Case Management

More of your questions about knee and hip bundled payments

Case Management Insider, December 22, 2015

Last week, we asked our expert Ronald Hirsch, MD, FACP, CHCQM, vice president, Regulations and Education Group for AccretivePAS in Chicago to answer some questions about the final rule CMS released November 16 that bundles acute-care payments for knee and hip replacement surgeries, the most common type of inpatient surgery for Medicare beneficiaries.

It appears that CMS is attempting to rein in spending and improve quality by using this bundled system. It’s not surprising when you consider that doctors performed more than 400,000 procedures on Medicare patients in 2004, which resulted in $7 billion in associated hospital stays.
But the change has prompted many questions. Here are a few more of Hirsch’s answers to reader questions.

Q: Does this change remove the requirements imposed by the 2-midnight rule or the three-day stay requirement to qualify for post-acute services?

A:
No, this is absolutely not the case. The 2-midnight rule is still in effect. The three-day skilled nursing facility (SNF) rule is only waived starting in year two and only if the patient chooses a three star rated (or better) SNF.

Q: Does this rule eliminate the need to assign patients to inpatient or observation services? Does this mean that we wouldn't have to use InterQual to see if the patient qualifies because we could make up our own rules related to when a patient is ready to move to the SNF or home health?

A:
This is not true. Organizations will still need to assign patients to the correct status, whether inpatient or observation services. Recovery Auditors will still be looking at this area and they can still review for medical necessity and deny payment. Medicare Administrative Contractors will also conduct probe audits on medical necessity. It’s not clear if hips and knees will be added to PEPPER audits in the future as well. It should also be noted that total hip and knee replacements are still on the inpatient-only lis, so all surgeries must be performed as inpatient. Partial knee replacements, on the other hand, are not inpatient-only and should be performed as outpatient. And as outpatient, they will not be part of this program which only includes inpatient admissions.
——————
** Problem details **
Answer these questions using the bundled payments article above:
(a) On what date did CMS release the final rule?
(b) When and under what condition is the three-day SNF rule waived?
(c) Why are partial knee replacements not part of the program?
——————
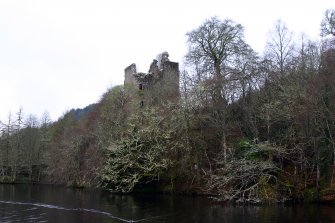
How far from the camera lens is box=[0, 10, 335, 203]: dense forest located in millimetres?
31828

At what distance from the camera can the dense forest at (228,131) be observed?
104ft

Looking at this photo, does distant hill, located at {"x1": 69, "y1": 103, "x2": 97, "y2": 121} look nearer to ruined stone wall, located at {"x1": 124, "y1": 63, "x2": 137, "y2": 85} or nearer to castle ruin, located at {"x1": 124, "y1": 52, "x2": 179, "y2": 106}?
ruined stone wall, located at {"x1": 124, "y1": 63, "x2": 137, "y2": 85}

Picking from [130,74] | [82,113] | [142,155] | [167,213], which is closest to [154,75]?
[130,74]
——————
** Answer to this exercise **
(a) November 16.
(b) It is waived only starting in year two, and only if the patient chooses a three star rated (or better) SNF.
(c) They are not inpatient-only and should be performed as outpatient, and the program includes only inpatient admissions.